Is joule thief circuit gets overunity?

[TinselKoala]

A 1 meter copper coil was wound around the toroid on Board 135.  A load of 50 ohm + 1 ohm was used.  The Secondary Coil Voltage was taken across the 51 ohms and the Secondary Coil Current was taken across the 1 ohm resistor.

Congratulations! You've invented the transformer!

(sorry, I couldn't resist.     )

[Void]

Well, that's good, but of course you realize that your power supply already has a lot of filter capacitance in parallel with its output, probably, and chokes in series; it's just that the caps in the power supply have their charge constantly replenished from the voltage regulator.
Certainly there will be differences in things like impedance of the three power sources (bat, cap, psu) so why shouldn't waveforms and measured efficiencies differ a bit?

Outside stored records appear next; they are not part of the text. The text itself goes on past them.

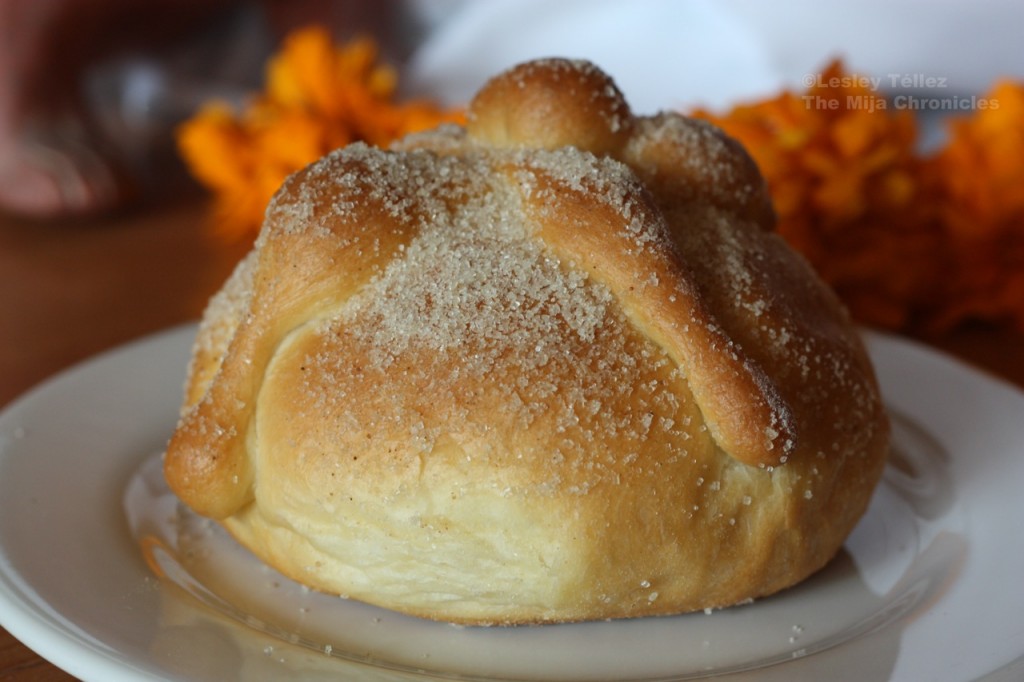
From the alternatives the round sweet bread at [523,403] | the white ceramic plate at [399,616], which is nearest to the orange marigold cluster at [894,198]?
the white ceramic plate at [399,616]

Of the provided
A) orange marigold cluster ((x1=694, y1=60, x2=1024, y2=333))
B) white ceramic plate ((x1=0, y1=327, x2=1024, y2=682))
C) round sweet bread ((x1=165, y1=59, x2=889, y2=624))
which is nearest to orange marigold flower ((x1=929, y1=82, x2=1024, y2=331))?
orange marigold cluster ((x1=694, y1=60, x2=1024, y2=333))

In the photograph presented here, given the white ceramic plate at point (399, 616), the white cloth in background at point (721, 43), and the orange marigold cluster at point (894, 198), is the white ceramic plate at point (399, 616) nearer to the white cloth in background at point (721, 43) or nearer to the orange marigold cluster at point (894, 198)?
the orange marigold cluster at point (894, 198)

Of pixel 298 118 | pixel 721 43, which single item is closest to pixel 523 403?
pixel 298 118

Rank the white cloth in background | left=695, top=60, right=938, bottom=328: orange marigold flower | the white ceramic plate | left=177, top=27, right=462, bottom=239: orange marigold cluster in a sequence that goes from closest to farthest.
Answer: the white ceramic plate → left=695, top=60, right=938, bottom=328: orange marigold flower → left=177, top=27, right=462, bottom=239: orange marigold cluster → the white cloth in background

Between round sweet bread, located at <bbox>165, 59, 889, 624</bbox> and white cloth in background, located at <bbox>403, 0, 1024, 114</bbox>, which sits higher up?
round sweet bread, located at <bbox>165, 59, 889, 624</bbox>

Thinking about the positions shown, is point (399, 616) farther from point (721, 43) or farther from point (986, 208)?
point (721, 43)

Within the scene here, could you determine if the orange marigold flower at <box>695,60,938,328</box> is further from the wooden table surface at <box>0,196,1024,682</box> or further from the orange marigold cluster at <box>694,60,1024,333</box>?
the wooden table surface at <box>0,196,1024,682</box>

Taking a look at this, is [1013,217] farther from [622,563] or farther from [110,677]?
[110,677]
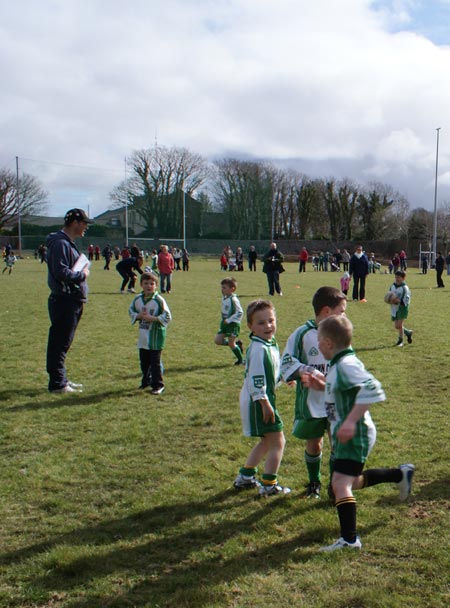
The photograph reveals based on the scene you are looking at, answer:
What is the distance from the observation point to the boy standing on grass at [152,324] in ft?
24.1

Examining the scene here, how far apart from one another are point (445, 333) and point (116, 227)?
64.6 m

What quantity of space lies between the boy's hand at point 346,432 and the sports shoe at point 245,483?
1.53m

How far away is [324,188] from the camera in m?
81.1

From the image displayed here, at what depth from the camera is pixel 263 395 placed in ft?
13.7

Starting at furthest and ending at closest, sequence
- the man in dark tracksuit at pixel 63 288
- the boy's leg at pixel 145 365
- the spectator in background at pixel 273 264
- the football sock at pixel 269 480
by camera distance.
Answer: the spectator in background at pixel 273 264
the boy's leg at pixel 145 365
the man in dark tracksuit at pixel 63 288
the football sock at pixel 269 480

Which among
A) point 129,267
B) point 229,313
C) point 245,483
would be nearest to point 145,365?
point 229,313

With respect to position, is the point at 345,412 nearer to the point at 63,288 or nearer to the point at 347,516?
the point at 347,516

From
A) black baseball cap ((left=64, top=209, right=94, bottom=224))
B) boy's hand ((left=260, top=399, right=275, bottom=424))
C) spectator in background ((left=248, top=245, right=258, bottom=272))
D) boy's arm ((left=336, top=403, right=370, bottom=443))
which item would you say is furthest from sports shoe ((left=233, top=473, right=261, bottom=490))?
→ spectator in background ((left=248, top=245, right=258, bottom=272))

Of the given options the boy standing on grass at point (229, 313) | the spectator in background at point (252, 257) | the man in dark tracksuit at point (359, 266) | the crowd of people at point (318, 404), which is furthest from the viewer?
the spectator in background at point (252, 257)

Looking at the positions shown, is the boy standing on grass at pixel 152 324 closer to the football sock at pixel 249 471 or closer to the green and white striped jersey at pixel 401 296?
the football sock at pixel 249 471

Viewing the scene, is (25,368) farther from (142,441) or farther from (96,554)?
(96,554)

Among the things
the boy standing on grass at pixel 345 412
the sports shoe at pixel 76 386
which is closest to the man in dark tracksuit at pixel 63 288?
the sports shoe at pixel 76 386

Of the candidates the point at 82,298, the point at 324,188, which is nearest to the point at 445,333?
the point at 82,298

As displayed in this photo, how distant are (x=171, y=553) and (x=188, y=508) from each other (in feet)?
2.13
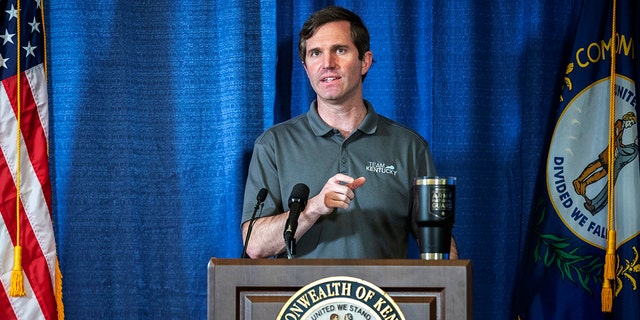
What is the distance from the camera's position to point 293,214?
218 cm

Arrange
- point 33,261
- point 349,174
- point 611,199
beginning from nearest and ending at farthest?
point 349,174, point 33,261, point 611,199

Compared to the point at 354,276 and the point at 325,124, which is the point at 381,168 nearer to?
the point at 325,124

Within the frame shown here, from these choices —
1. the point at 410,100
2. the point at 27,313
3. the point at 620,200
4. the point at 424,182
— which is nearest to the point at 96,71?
the point at 27,313

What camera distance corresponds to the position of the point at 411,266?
1.90 meters

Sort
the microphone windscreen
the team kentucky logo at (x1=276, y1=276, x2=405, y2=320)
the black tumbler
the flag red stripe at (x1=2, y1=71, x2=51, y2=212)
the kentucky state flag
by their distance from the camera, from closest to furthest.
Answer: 1. the team kentucky logo at (x1=276, y1=276, x2=405, y2=320)
2. the black tumbler
3. the microphone windscreen
4. the flag red stripe at (x1=2, y1=71, x2=51, y2=212)
5. the kentucky state flag

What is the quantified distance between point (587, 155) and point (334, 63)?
1.12m

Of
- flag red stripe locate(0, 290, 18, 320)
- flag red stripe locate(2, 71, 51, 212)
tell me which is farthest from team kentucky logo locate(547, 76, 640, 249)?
flag red stripe locate(0, 290, 18, 320)

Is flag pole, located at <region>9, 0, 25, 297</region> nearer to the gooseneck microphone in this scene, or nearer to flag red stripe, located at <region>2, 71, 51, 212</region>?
flag red stripe, located at <region>2, 71, 51, 212</region>

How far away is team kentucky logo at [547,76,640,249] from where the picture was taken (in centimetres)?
342

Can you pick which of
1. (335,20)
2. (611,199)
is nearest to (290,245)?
(335,20)

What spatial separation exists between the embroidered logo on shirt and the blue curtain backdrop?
628 mm

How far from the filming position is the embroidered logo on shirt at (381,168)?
292 cm

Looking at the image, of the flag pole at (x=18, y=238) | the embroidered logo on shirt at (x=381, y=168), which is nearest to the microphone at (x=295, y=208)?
the embroidered logo on shirt at (x=381, y=168)

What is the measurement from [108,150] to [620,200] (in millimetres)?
1950
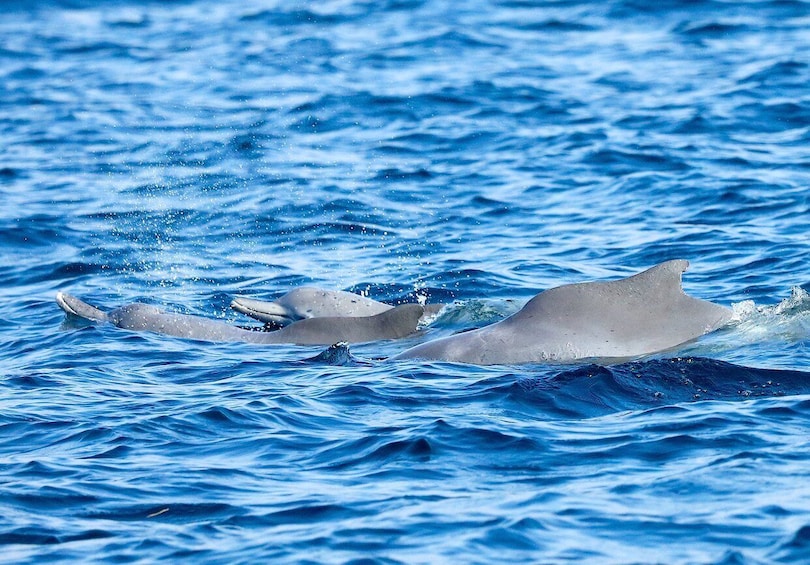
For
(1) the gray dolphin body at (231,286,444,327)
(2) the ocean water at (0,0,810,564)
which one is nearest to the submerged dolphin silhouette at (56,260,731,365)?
(2) the ocean water at (0,0,810,564)

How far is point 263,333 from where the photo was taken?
1454cm

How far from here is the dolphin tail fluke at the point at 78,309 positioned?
50.8ft

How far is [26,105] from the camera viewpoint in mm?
29531

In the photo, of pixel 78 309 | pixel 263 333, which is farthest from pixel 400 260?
pixel 78 309

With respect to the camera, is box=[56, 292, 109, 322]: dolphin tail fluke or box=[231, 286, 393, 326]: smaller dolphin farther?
box=[56, 292, 109, 322]: dolphin tail fluke

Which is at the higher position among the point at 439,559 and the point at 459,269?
the point at 439,559

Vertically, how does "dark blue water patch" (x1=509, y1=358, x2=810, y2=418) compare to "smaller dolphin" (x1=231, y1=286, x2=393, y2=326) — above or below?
above

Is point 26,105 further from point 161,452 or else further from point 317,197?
point 161,452

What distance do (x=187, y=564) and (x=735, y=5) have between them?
27.2 metres

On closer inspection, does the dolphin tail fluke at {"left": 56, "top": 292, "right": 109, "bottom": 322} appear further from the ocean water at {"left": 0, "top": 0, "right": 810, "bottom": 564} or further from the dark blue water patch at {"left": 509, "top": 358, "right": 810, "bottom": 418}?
the dark blue water patch at {"left": 509, "top": 358, "right": 810, "bottom": 418}

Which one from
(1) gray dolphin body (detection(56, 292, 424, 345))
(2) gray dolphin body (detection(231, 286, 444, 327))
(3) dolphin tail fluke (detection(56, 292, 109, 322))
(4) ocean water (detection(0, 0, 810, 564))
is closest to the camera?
(4) ocean water (detection(0, 0, 810, 564))

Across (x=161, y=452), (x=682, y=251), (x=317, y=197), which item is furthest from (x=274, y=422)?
(x=317, y=197)

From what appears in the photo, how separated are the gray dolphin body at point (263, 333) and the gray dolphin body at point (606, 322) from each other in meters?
1.97

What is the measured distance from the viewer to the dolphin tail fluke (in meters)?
15.5
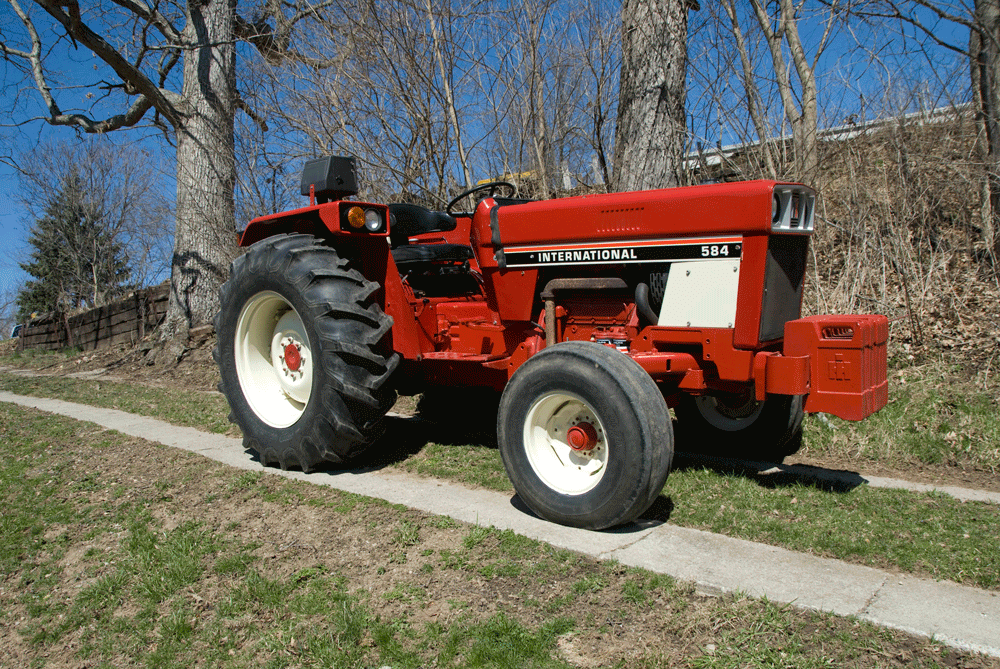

Yes, there is no doubt that the joule thief circuit operation will be affected by what is connected to its power input terminals, but rather than having a higher efficiency with the regulated power supply connected, the measured efficiency is higher with the super cap connected, although the waveforms appear to be fairly similar overall. Although the input voltage is about the same, the circuit seems to draw less current with the super cap connected, and that might account for the higher efficiency, although I don't know exactly why that is. Perhaps the joule thief can draw more current with the power supply connected because of the better regulation. This just may indicate that a joule thief type circuit runs more efficiently as the input current draw is reduced, but again, I am not certain exactly why that would be.

[Void]

Power and Efficiency of my Joule thief circuit powered with regulated DC power supply:
Input Voltage: 504mV
Input Power: 2.995mW
Output Power: 2.002mW
Efficiency: 66.84%

Scope shots are attached below.
Yellow traces are voltage, and blue traces are current.

[Void]

Power and Efficiency of my Joule thief circuit powered with my 3000 Farad Super cap:
Input Voltage: 500mV
Input Power: 2.501mW
Output Power: 1.947mW
Efficiency: 77.85%

That's an increase in circuit efficiency of about 11%. This is the exact same JT circuit as in the previous test I posted, with the only difference being that the input power is now being supplied by a super cap, charged to very close to the same voltage that the regulated power supply was set to in the previous test. Notice that the output power consumption of the LED is very close in both circuit arrangements, but the input current draw drops when using the super cap, thus reducing the input power a fair bit.

@Lawrence, this is just preliminary, but the tests I have run comparing JT circuit efficiency between using a regulated DC supply and using a super cap as the input power source would seem to lend support to your own tests where I think you were using a battery and a timer to intermittently charge a super cap, (or what was your exact setup?), and you noticed that it took longer for the battery to run down.

Scope shots are attached below.
Yellow traces are voltage, and blue traces are current.

[TinselKoala]

It would be interesting if you could equate the output impedances of the psu and the cap somehow, but I have no idea how to do this. It hardly seems fair to have to put a resistor in series with the supercap. It certainly looks like you are getting more ringing with the PSU, and this is a loss mechanism.